HISTOIRE DU JARDIN DONT LE CORDEAU FUT UNE CORDE A LINGE
Texte extrait du colloque du 27 septembre 1990 "Paysage en devenir "
Au Centre de Création Industrielle Georges Pompidou
Je voudrais faire commencer cette histoire à la fin du mois de juillet 1990.
Il se trouve que je suis parti avec le Designer, Pascal Mourgue, en Vendée, à l'Ile d'Yeu plus précisément, dans sa maison de Saint-Sauveur, village au centre de l'île.
Après quinze premiers jours de paresseuses vacances, Pascal, le premier, a retrouvé son sens créatif, en commençant à construire avec ses deux filles Judith et Marion, un très grand poisson à partir d'une structure en grillage et d'une peau en journal collé.
Cela m'a donné envie, moi aussi, de me mettre à la tâche et d'avoir à repenser son jardin,... le jardin de la maison où nous étions ; très petit jardin, en vérité, puisqu'il ne fait guère plus de cinquante mètres carrés soit environ huit mètres de long par six de large.
Il me plaît d'avoir choisi de parler de ce modeste jardin, qui ne peut m'entraîner à de grands effets d'éloquence et à des discours trop abstraits.
Là, je me tiendrai simplement aux faits, à leur simplicité.
Ce jardin est adossé sur l'une des ailes arrière de la maison et il est entouré sur ses trois autres côtés, de murs assez hauts, suffisamment hauts, pour que l'espace soit totalement clos.
L'un des murs est de pierres apparentes ; les deux autres, sans doute construits de la même façon, sont couverts de lierre.
J'avais remarqué une brèche assez étroite et profonde qui ouvrait, sur toute sa hauteur, l'angle des murs à l'opposé de la maison. Cette brèche était en fait, dissimulée par un très vieux lilas assez souffreteux et dégingandé,
Pardonnez ma première idée sur ce jardin : ... ce fut celle de le couper.
Dans ce lieu, à mon avis, trop refermé sur lui-même, je souhaitais mettre à profit cette faille pour que le paysage extérieur fasse intrusion dans l'espace du jardin et que, sans nuire à son intimité, elle l'ouvre sur un nouvel horizon.
J'ai, immédiatement, communiqué cette idée à Pascal, avec l'appréhension qu'elle fut pour lui, fort fâcheuse.

§

> **Consigne**
Indiquez si chacune des affirmations suivantes est conforme à l'extrait. Répondez par oui ou par non et citez les mots décisifs du texte.
(a) Le jardin mesure environ huit mètres de long sur six de large.
(b) Les trois murs qui entourent le jardin sont couverts de lierre.
(c) La brèche dans l'angle des murs était cachée par un vieux lilas.

> **Données recueillies**

§

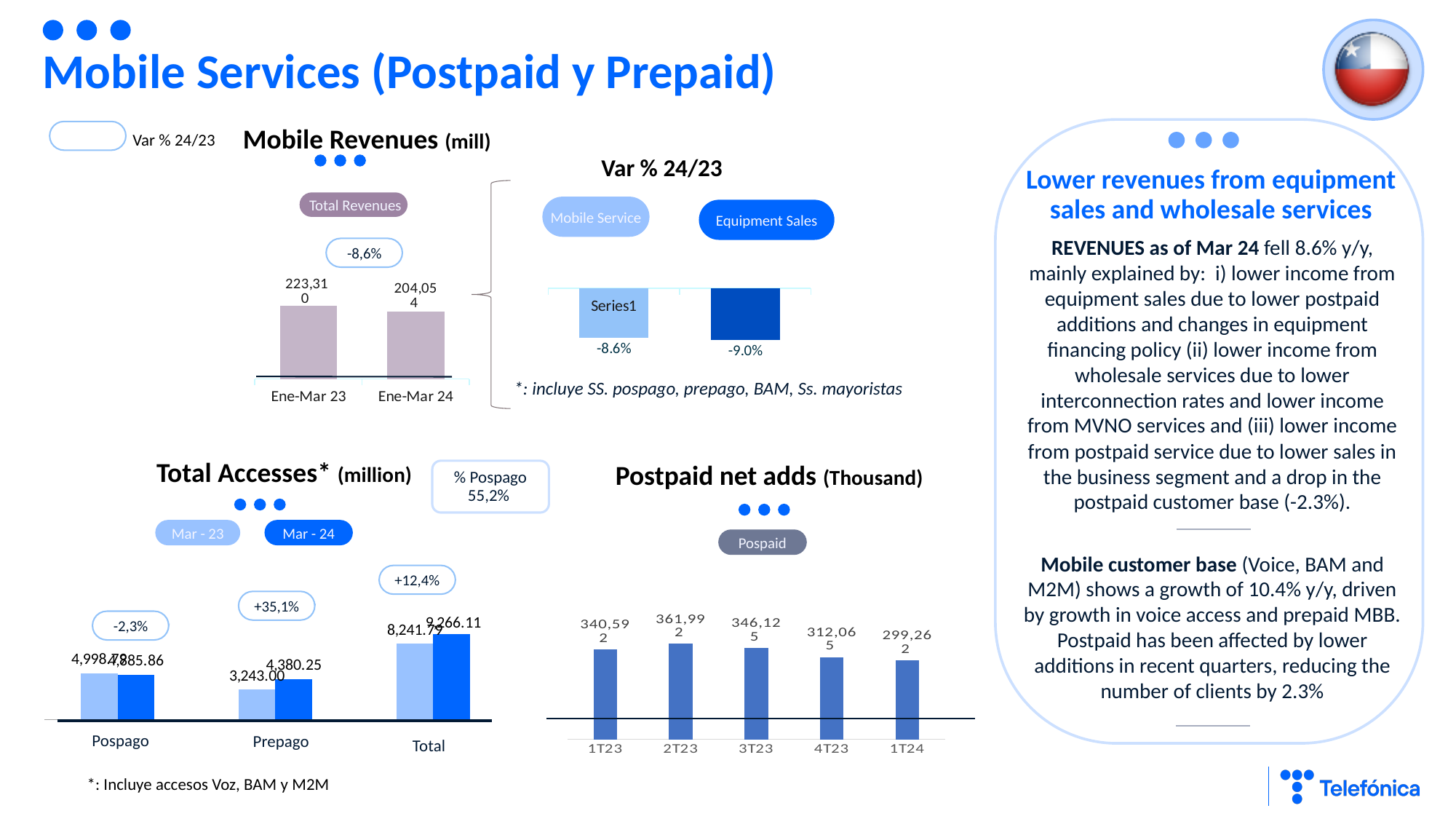
In the Var % 24/23 chart, what is the value for Mobile Service? -8.6% In the Total Accesses chart, what is the Mar - 24 value for Total? 9,266.11 In the Mobile Revenues chart, what is the value for Ene-Mar 23? 223,310 In the Total Accesses chart, what is the Mar - 24 value for Prepago? 4,380.25 In the Var % 24/23 chart, what is the value for Equipment Sales? -9.0% In the Total Accesses chart, what is the Mar - 23 value for Prepago? 3,243.00 In the Postpaid net adds chart, which quarter has the lowest value? 1T24 In the Postpaid net adds chart, how many quarters are shown? 5 In the Total Accesses chart, how many series does the legend list? 2 In the Mobile Revenues chart, which period has the higher value, Ene-Mar 23 or Ene-Mar 24? Ene-Mar 23 In the Mobile Revenues chart, what is the value for Ene-Mar 24? 204,054 In the Postpaid net adds chart, which quarter has the highest value? 2T23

§

> **Réponse**
(a) Oui : « environ huit mètres de long par six de large ».
(b) Non : « L'un des murs est de pierres apparentes ; les deux autres, sans doute construits de la même façon, sont couverts de lierre. »
(c) Oui : « dissimulée par un très vieux lilas assez souffreteux et dégingandé ».